Consigne:
Répondez à ces questions à partir du texte sur l'affaire Soral :
1. Depuis quelle année l'art. 261bis CP protège-t-il l'orientation sexuelle ?
2. À quel moment Alain Soral réagit-il à l'article de la journaliste ?
3. Combien de condamnations compte le casier judiciaire français de l'essayiste ?

Texte:
====================
Affaire Soral : première condamnation pour incitation à la haine en raison de l’orientation sexuelle

Est constitutif d’une incitation à la haine (art. 261bis par. 1 CP) le fait de qualifier, dans une vidéo sur Internet, une journaliste de « militante queer » (dans le sens de désaxée) et de « grosse lesbienne militante pour les migrants ». Au vu des termes choisis, il ne fait pas de doute que le recourant se réfère à l’orientation sexuelle de la journaliste, soit une caractéristique protégée par l’art. 261bis CP depuis sa modification en 2020. Les termes lesbienne et queer ne sont pas utilisés dans un contexte neutre, mais dans un discours rabaissant et déshumanisant, incitant à mépriser la journaliste et l’ensemble des personnes homosexuelles en raison de leur orientation sexuelle.

I. En fait

En septembre 2021, l’essayiste franco-suisse Alain Soral réagit, dans une interview filmée et publiée sur son site internet, à un article rédigé par une journaliste avec pour titre Alain Soral diffuse aussi ses idées depuis Genève. Dans cette vidéo, accompagnée d’un portrait photo de la journaliste, l’écrivain s’exprime en ces termes : « Je crois que cet article à charge est […] signé par une militante communautaire, qui est une militante queer qui se bat aussi pour les migrants. […] Moi je suis un Suisse dans mon pays, qui défend l’âme suisse et l’esprit suisse, […], et je suis face à des gens qui à mon avis sont ultraminoritaires. Et je rappelle que queer en anglais ça veut dire, je crois, désaxé. Donc je pense qu’entre ma vision du monde et celle d’une grosse lesbienne militante pour les migrants, je pense que je suis plus, moi, un combattant pour la paix, la fraternité et l’âme suisse […] ».

Alain Soral est condamné en première instance pour diffamation (art. 173 ch. 1 CP) et libéré du chef d’accusation d’incitation à la haine (art. 261bis par. 1 CP). La juridiction cantonale admet partiellement l’appel du ministère public et condamne le prévenu pour diffamation et incitation à la haine. Au-delà des faits précédents, les juges retiennent que le casier judiciaire français de l’essayiste comporte une vingtaine de condamnations, essentiellement pour provocation à la discrimination et à la haine en raison de l’origine, l’ethnie, la nation, la race, la religion et l’orientation sexuelle, ainsi que pour des injures et diffamations reposant sur les mêmes fondements. 

Le recourant porte l’affaire devant le Tribunal fédéral en contestant sa condamnation pour incitation à la haine au sens de l’art. 261bis CP.
====================
Données fournies:
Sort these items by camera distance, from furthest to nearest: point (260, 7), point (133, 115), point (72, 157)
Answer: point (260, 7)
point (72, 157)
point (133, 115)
====================
Réponse:
1. Depuis 2020.
2. En septembre 2021.
3. Une vingtaine.